Comme à Juvisy, à Clamecy, chez notre collègue Rolland, à Suresnes ou à Saint-Affrique, vos redéploiements n'ont qu'un but : redessiner une carte hospitalière conforme aux exigences de rentabilité et apte à satisfaire l'appétit des groupes d'hospitalisation privée qui, comme la Générale de santé, peuvent ainsi se repaître de leurs deux milliards d'euros de chiffre d'affaires chaque année.

Dans votre chasse effrénée aux coûts, pas un hôpital public n'est épargné. Les CHU d'Amiens, de Nantes ou de Nancy, ont perdu chacun 500 postes ces deux dernières années. Et quand vous ne supprimez pas de postes, vous multipliez les activités nouvelles – plus de vingt au CHU de Lille – sans créer les emplois correspondants, obligeant les personnels à des redéploiements internes permanents.

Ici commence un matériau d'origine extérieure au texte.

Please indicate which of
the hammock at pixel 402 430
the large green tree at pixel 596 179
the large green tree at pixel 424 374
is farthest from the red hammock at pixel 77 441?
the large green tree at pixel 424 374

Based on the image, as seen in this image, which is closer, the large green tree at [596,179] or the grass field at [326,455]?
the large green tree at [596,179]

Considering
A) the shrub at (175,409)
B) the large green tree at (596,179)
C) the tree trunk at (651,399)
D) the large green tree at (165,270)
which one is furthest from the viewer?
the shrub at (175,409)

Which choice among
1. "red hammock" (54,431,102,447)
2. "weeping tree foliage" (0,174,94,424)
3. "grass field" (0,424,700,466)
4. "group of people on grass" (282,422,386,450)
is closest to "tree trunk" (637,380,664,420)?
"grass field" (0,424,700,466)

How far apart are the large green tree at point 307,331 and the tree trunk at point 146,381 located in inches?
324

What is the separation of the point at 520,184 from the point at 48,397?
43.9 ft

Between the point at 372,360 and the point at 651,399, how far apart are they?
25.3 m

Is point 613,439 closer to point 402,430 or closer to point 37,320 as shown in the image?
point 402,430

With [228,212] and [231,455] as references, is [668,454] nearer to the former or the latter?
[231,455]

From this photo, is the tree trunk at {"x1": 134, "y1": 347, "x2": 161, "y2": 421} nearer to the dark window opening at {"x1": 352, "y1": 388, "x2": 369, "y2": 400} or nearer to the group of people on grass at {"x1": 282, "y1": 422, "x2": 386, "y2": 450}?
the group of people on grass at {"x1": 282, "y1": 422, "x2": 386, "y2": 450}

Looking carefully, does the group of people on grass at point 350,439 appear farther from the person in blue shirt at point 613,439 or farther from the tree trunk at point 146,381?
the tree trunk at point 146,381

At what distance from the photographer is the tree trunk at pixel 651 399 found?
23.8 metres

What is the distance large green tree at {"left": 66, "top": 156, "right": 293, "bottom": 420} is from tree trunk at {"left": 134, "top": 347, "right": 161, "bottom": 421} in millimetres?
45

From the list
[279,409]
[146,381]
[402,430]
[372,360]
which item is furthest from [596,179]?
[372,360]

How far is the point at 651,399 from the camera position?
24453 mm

Les conséquences de ces redéploiements arbitraires décidés sans consultation de la communauté hospitalière sont, désormais, bien connues. La déstabilisation de ces professionnels, déplacés sans égard pour leurs compétences, et la dégradation générale de leurs conditions de travail ont entraîné une explosion de l'absentéisme et une multiplication du nombre d'arrêts et d'accidents du travail qui renouent avec les chiffres records antérieurs à 2002.

Ces deux dernières années, à l'hôpital André Grégoire de Montreuil, ce sont 30 % des lits qui ont été fermés par manque de personnels, quatre chefs de service qui sont partis et deux unités de médecine qui ont été condamnées alors même que l'hôpital est, en termes d'activité, parmi les premiers d'Île-de-France, le deuxième pour la périnatalité après Cochin, qu'il connaît une progression impressionnante de la cardiologie et que ses services d'urgence ne désemplissent pas – 70 000 patients reçus par an.

À Montreuil comme ailleurs, le malaise, la démoralisation sont grands dans cette communauté médicale et, plus largement, dans cette communauté hospitalière, qui se sent abandonnée et mise à l'index parce qu'elle coûterait trop cher.